Deux ans plus tard, elle sait combien la passion d'écrire est trouble, combien elle tient d'orgueil, combien elle éloigne de la vie. (...)
Il répétait que l'écrivain, créateur d'univers, est Dieu. Elle l'a cru. Puis elle a entendu parler avec d'autres Dieux, elle les a vus bomber le torse comme des matamores, elle les a entendus médire comme des vieilles filles jalouses. Puis elle a vu Dieu pleurer parce qu'il ne trouvait pas d'éditeur.

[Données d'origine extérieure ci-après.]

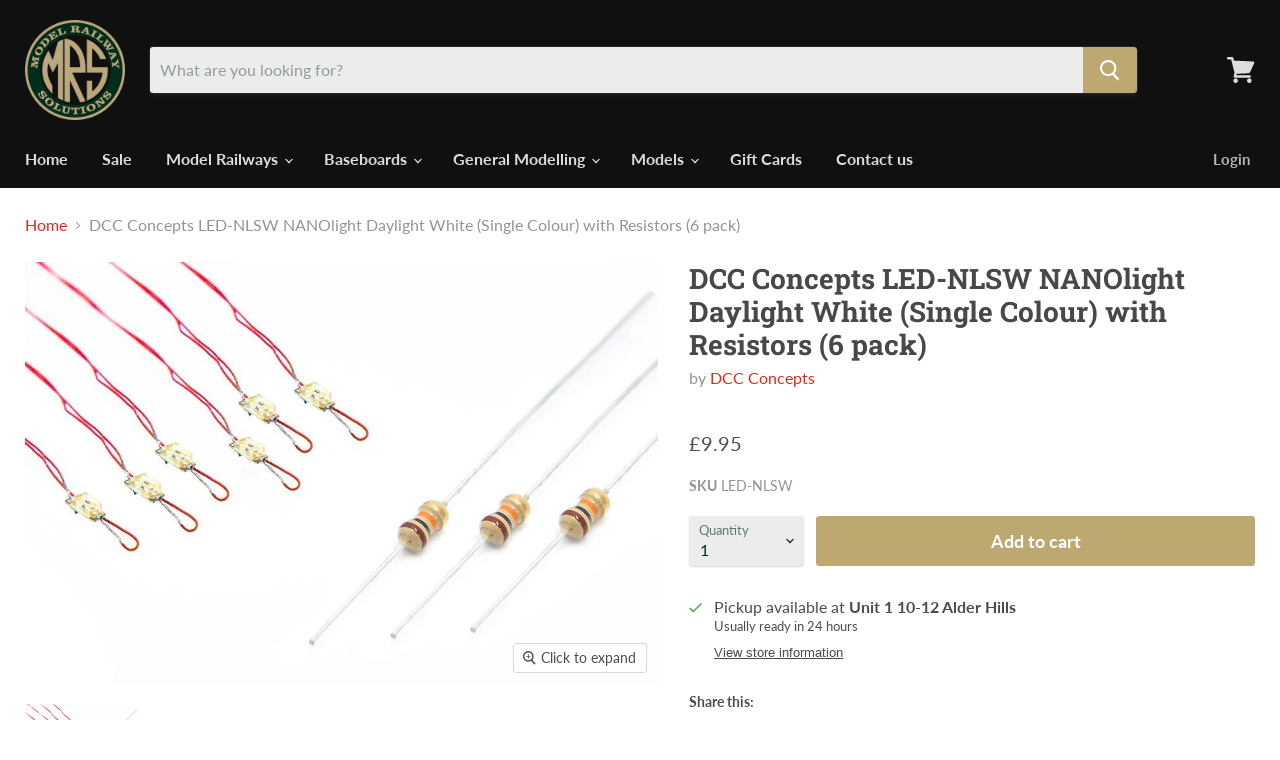

--- FILE ---
content_type: text/html; charset=utf-8
request_url: https://www.modelrailwaysolutions.co.uk/collections/all/products/dcc-concepts-led-nlsw-nanolight-daylight-white-single-colour-with-resistors-6-pack?view=_recently-viewed
body_size: 1335
content:




























<li
  class="productgrid--item  imagestyle--natural        product-recently-viewed-card  show-actions--mobile"
  data-product-item
  data-product-quickshop-url="/products/dcc-concepts-led-nlsw-nanolight-daylight-white-single-colour-with-resistors-6-pack"
  data-quickshop-hash="f3f6aa95816863cfd2cedabeadec3adf9d80ae696629c109a598bd9db00d1a26"
  
    data-recently-viewed-card
  
>
  <div class="productitem" data-product-item-content>
    <div class="product-recently-viewed-card-time" data-product-handle="dcc-concepts-led-nlsw-nanolight-daylight-white-single-colour-with-resistors-6-pack">
      <button
        class="product-recently-viewed-card-remove"
        aria-label="close"
        data-remove-recently-viewed
      >
        <svg
  aria-hidden="true"
  focusable="false"
  role="presentation"
  width="10"
  height="10"
  viewBox="0 0 10 10"
  xmlns="http://www.w3.org/2000/svg"
>
  <path d="M6.08785659,5 L9.77469752,1.31315906 L8.68684094,0.225302476 L5,3.91214341 L1.31315906,0.225302476 L0.225302476,1.31315906 L3.91214341,5 L0.225302476,8.68684094 L1.31315906,9.77469752 L5,6.08785659 L8.68684094,9.77469752 L9.77469752,8.68684094 L6.08785659,5 Z"></path>
</svg>
      </button>
    </div>
    <a
      class="productitem--image-link"
      href="/products/dcc-concepts-led-nlsw-nanolight-daylight-white-single-colour-with-resistors-6-pack"
      tabindex="-1"
      data-product-page-link
    >
      <figure class="productitem--image" data-product-item-image>
        
          
          

  
    <noscript data-rimg-noscript>
      <img
        
          src="//www.modelrailwaysolutions.co.uk/cdn/shop/products/DCC_20Concepts_20LED-NLSW_512x342.jpg?v=1614887055"
        

        alt=""
        data-rimg="noscript"
        srcset="//www.modelrailwaysolutions.co.uk/cdn/shop/products/DCC_20Concepts_20LED-NLSW_512x342.jpg?v=1614887055 1x, //www.modelrailwaysolutions.co.uk/cdn/shop/products/DCC_20Concepts_20LED-NLSW_1024x684.jpg?v=1614887055 2x"
        class="productitem--image-primary"
        
        
      >
    </noscript>
  

  <img
    
      src="//www.modelrailwaysolutions.co.uk/cdn/shop/products/DCC_20Concepts_20LED-NLSW_512x342.jpg?v=1614887055"
    
    alt=""

    
      data-rimg="lazy"
      data-rimg-scale="1"
      data-rimg-template="//www.modelrailwaysolutions.co.uk/cdn/shop/products/DCC_20Concepts_20LED-NLSW_{size}.jpg?v=1614887055"
      data-rimg-max="1024x683"
      data-rimg-crop="false"
      
      srcset="data:image/svg+xml;utf8,<svg%20xmlns='http://www.w3.org/2000/svg'%20width='512'%20height='342'></svg>"
    

    class="productitem--image-primary"
    
    
  >



  <div data-rimg-canvas></div>


        

        

<span class="productitem--badge badge--sale"
    data-badge-sales
    style="display: none;"
  >
    
      Sale
    
  </span>
      </figure>
    </a><div class="productitem--info">
      

      

      <h2 class="productitem--title">
        <a href="/products/dcc-concepts-led-nlsw-nanolight-daylight-white-single-colour-with-resistors-6-pack" data-product-page-link>
          DCC Concepts LED-NLSW NANOlight Daylight White (Single Colour) with Resistors (6 pack)
        </a>
      </h2>

      
        <span class="productitem--vendor">
          <a href="/collections/vendors?q=DCC%20Concepts" title="DCC Concepts">DCC Concepts</a>
        </span>
      

      
        
<div class="productitem--price ">
  <div
    class="price--compare-at "
    data-price-compare-at
  >
  </div>

  <div class="price--main" data-price>
      
      <span class="money">
        £9.95
      </span>
    
  </div>

  
  
  
  

  <div
    class="
      product--unit-price
      hidden
    "
    data-unit-price
  >
    <span class="product--total-quantity" data-total-quantity></span> | <span class="product--unit-price-amount money" data-unit-price-amount></span> / <span class="product--unit-price-measure" data-unit-price-measure></span>
  </div></div>


      

      

      
        <div class="productitem--description">
          <p>A pack of 6 x daylight white ultra small pre-wired NANO LEDs. LEDs are 0.8mm x 0.7mm x 1mm. Wire is super-fine 150mm x 0.12mm. Packed with resistor...</p>

          
            <a
              href="/products/dcc-concepts-led-nlsw-nanolight-daylight-white-single-colour-with-resistors-6-pack"
              class="productitem--link"
              data-product-page-link
            >
              View full details
            </a>
          
        </div>
      
    </div>

    
  </div>

  
    <script type="application/json" data-quick-buy-settings>
      {
        "cart_redirection": false,
        "money_format": "£{{amount}}"
      }
    </script>
  
</li>

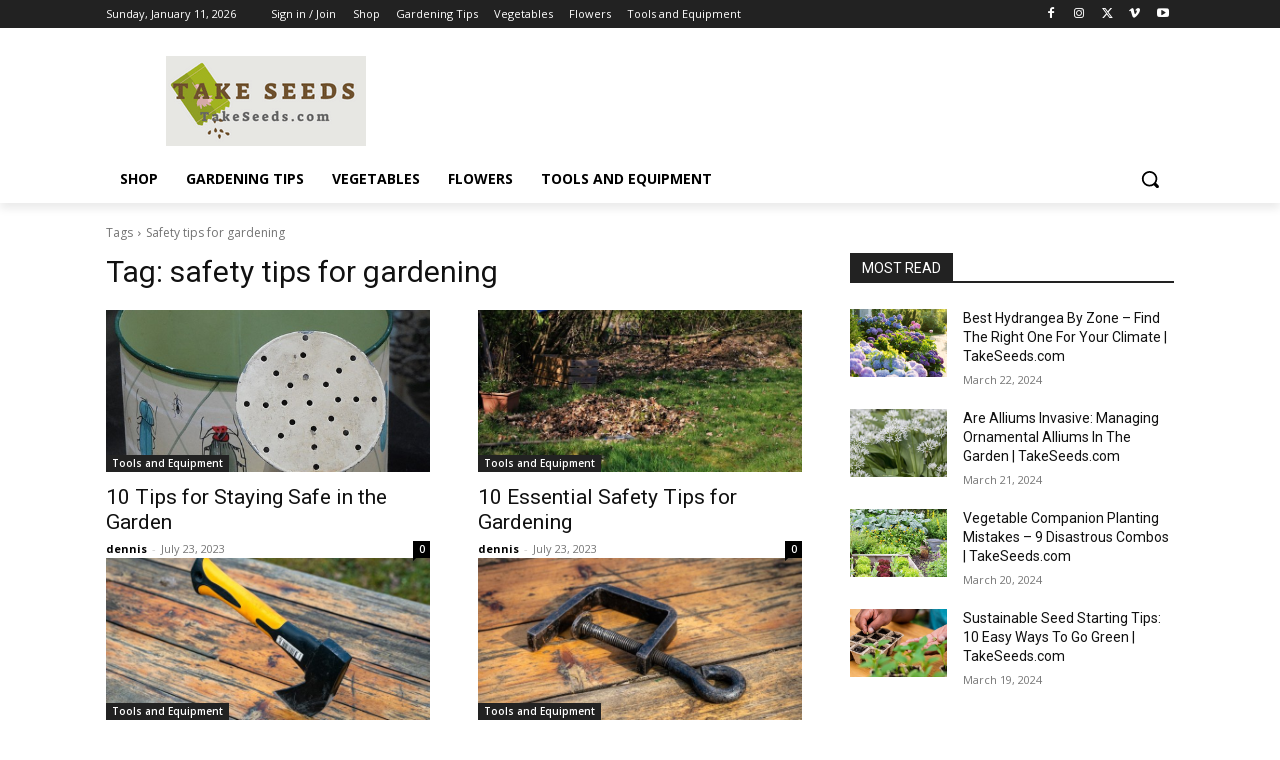

--- FILE ---
content_type: text/html; charset=utf-8
request_url: https://www.google.com/recaptcha/api2/aframe
body_size: 184
content:
<!DOCTYPE HTML><html><head><meta http-equiv="content-type" content="text/html; charset=UTF-8"></head><body><script nonce="Qy8_fiiY9VUp6SzXTlf3Lg">/** Anti-fraud and anti-abuse applications only. See google.com/recaptcha */ try{var clients={'sodar':'https://pagead2.googlesyndication.com/pagead/sodar?'};window.addEventListener("message",function(a){try{if(a.source===window.parent){var b=JSON.parse(a.data);var c=clients[b['id']];if(c){var d=document.createElement('img');d.src=c+b['params']+'&rc='+(localStorage.getItem("rc::a")?sessionStorage.getItem("rc::b"):"");window.document.body.appendChild(d);sessionStorage.setItem("rc::e",parseInt(sessionStorage.getItem("rc::e")||0)+1);localStorage.setItem("rc::h",'1768355843495');}}}catch(b){}});window.parent.postMessage("_grecaptcha_ready", "*");}catch(b){}</script></body></html>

elle pense que Dieu écrit parce qu'il est seul. Seule dans le noir, elle aussi, petite fille, se racontait des histoires (p.38)
Il fait lire son manuscrit à ses amis. Eux disent qu'on sent son travail, tout ce travail, quatre ans, c'est un très gros livre, elle a lu le début et la fin. Elle trouve qu'il y a trop de mots qu'elle ne comprend pas, elle trouve qu'un livre ce n'est pas pour jeter de la poudre aux yeux, un livre cela doit la faire rire ou la faire pleurer ou la faire mouiller, un livre cela doit lui fabriquer des émotions pas des difficultés.
Elle pense que le bonheur n'est peut-être qu'une disposition du corps, que certains, comme cette grosse fille stupide là qui qui n'arrête pas de sourire, en ont peut-être hérité en naissant, qu'ils sont traversés en permanence de spasmes de bonheur, qu'ils sont en permanence heureux.